第233話:一枚上手

1.


「ほ、本当にいたぞ! こっちだ!」


 しばらく待っていると、おそらく探索者ライセンスも持っているであろう職員が四名ほどやってきてナンパ者二人を連れて帰っていった。


 本当にいた、と彼らが驚いていたのはだったからだろう。

 一瞬外に出て念話をウェンディに飛ばし、通報してもらったのだ。


 あの二人がどうなるかまでは興味がないが、悪いことはしないだろう。

 ダンジョン内にある建物や物は基本的に現実世界にあるそれよりも頑丈な造りになっている。

 そのガードレールを素手でやすやすと捻じ曲げて挟まれるという体験をしている最中の二人は心底怯えた表情だったからな。


 処分としても良くて新宿ダンジョンへの立ち入り禁止、悪ければ国内すべてのダンジョンへの立ち入り禁止くらいだろうか。

 

 あるいは何か余罪があれば逮捕までに至るかもしれない。

 まあライセンスはどのみち事実確認の後に剥奪されるだろう。


 それはともかく。

 ティナを含めた女子高生三人組はこれくらいのことがあったくらいではへこたれる様子もなく、俺たちは次の獲物を求めて新宿ダンジョン内をうろついていた。


 まあティナの<気配感知>がある限り、群れに突入するようなこともないだろうし一応俺も辺りの気配は探っている。


 一層に出る程度のモンスターなら気配を消して近寄ってくるモンスターなんてのもいないだろうし、あの手の俗に言う<守り狼>もそうそういないだろうし、気が楽だ。

 ちなみに言うまでもないとは思うが、かの悪名高い<送り狼>にインスパイアされて付けられているネーミングである。


 群れで固まっているところや人が大勢いるところはティナが自分で避けつつ、地形的に戦いにくそうなところは俺がそれとなく誘導する。
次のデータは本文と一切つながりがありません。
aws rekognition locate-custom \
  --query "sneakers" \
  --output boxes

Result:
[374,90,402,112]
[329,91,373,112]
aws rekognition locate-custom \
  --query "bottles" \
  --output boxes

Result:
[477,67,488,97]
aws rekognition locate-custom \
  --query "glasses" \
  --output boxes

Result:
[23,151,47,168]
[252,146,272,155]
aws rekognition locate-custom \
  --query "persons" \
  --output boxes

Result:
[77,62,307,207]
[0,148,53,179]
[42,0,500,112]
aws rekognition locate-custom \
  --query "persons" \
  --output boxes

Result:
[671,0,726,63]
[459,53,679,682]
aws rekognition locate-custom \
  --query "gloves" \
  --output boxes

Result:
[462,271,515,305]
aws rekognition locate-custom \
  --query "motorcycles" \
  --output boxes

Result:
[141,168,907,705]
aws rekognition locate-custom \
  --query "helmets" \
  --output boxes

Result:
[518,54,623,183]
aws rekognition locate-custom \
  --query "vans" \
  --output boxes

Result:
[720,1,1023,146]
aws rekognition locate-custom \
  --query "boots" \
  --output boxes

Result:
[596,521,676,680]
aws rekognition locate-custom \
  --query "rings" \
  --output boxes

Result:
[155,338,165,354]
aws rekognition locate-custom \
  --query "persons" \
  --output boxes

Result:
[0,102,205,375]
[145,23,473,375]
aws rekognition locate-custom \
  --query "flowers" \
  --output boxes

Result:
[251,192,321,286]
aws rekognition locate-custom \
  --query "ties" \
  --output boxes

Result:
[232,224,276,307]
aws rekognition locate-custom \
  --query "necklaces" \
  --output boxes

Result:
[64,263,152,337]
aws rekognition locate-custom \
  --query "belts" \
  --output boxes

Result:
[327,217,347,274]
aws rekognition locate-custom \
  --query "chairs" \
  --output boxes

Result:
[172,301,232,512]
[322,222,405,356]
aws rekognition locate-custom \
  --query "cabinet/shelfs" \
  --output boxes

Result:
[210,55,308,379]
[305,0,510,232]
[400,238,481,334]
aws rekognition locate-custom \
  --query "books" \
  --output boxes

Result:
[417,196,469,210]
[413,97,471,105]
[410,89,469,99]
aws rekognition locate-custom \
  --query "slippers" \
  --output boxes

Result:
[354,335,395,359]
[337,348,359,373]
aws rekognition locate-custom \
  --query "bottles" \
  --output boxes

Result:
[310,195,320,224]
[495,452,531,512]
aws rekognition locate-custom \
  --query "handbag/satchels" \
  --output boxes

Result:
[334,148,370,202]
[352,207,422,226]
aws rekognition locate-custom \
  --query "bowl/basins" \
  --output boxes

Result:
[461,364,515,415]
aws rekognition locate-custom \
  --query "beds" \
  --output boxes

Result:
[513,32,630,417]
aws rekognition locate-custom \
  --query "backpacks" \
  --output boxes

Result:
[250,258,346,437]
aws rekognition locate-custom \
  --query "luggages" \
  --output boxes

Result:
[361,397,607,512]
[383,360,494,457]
 そんな中、ついにエンカウントしたのは一匹でいるオークだ。

 

 ゴブリンとは違い大きな体を持つモンスターだが、一層では基本的に群れはしない。

 攻撃力はやや高めだが動きが鈍重なので、成人男性が油断をしなければ十分に狩れる程度の強さである。


 攻撃力に関しては俺が全て引き受けるので問題ない。

 後は三人で殴るのなら的が大きい方が良いだろうという判断だ。


「うわっ、キモっ」

「いや~、リアルで見るとちょっと怖いね~」


 豚面で肥満体型で大きめの体。

 まあ確かにキモいと言えばキモいだろうな。

 

「二人ともしっかりして! ユウマがいるから安心よ!」


 モンスターを見慣れているティナは流石にオークの見た目に怯むことはなかった。

 一応俺が前に出て、オークが叫びながら振り回す腕を黒い棒で受け止めてみる。


 身体強化をしていない分、ズシッ、と来る重さはあるが――

 なんとかならないほどでもないな。


 動きは鈍重だし、受け止めずに受け流す方が安定するかもしれない。


「よし、俺が引きつけてる間に攻撃していいぞ」


 と合図をすると、ティナを筆頭にオークをぼこぼこ殴り始める女子高生たち。

 ゴブリンの時も思ったが絵面が凄いな、絵面が。


 しばらくするとオークも光の粒となって消えてゆく。

 今回もまたティナが最後のトドメだった。

 見た目への抵抗がないのと、ダンジョン慣れしていることがあって攻撃する際の思い切りが良いのだろう。


「おにーさんさ、なんでそんなに強いワケ?」


 魔石を拾い上げてポーチにしまっていると、賀嶋ちゃんにそう聞かれた。

 

「探索者の中には俺より強い人はわんさかいるよ」


 これは半分嘘で半分本当だ。

 俺より強い探索者は大勢いる……というか大半はそうだろう。


「でもさっき探索者の人たち倒してたじゃん?」

「確かに~あの時と今とじゃなんか雰囲気も違うような気がするよね~」


 賀嶋ちゃんと山霧ちゃんに詰め寄られる。

 雰囲気と言われてもなあ。

 まさか魔力を感じ取っているわけではないだろうが……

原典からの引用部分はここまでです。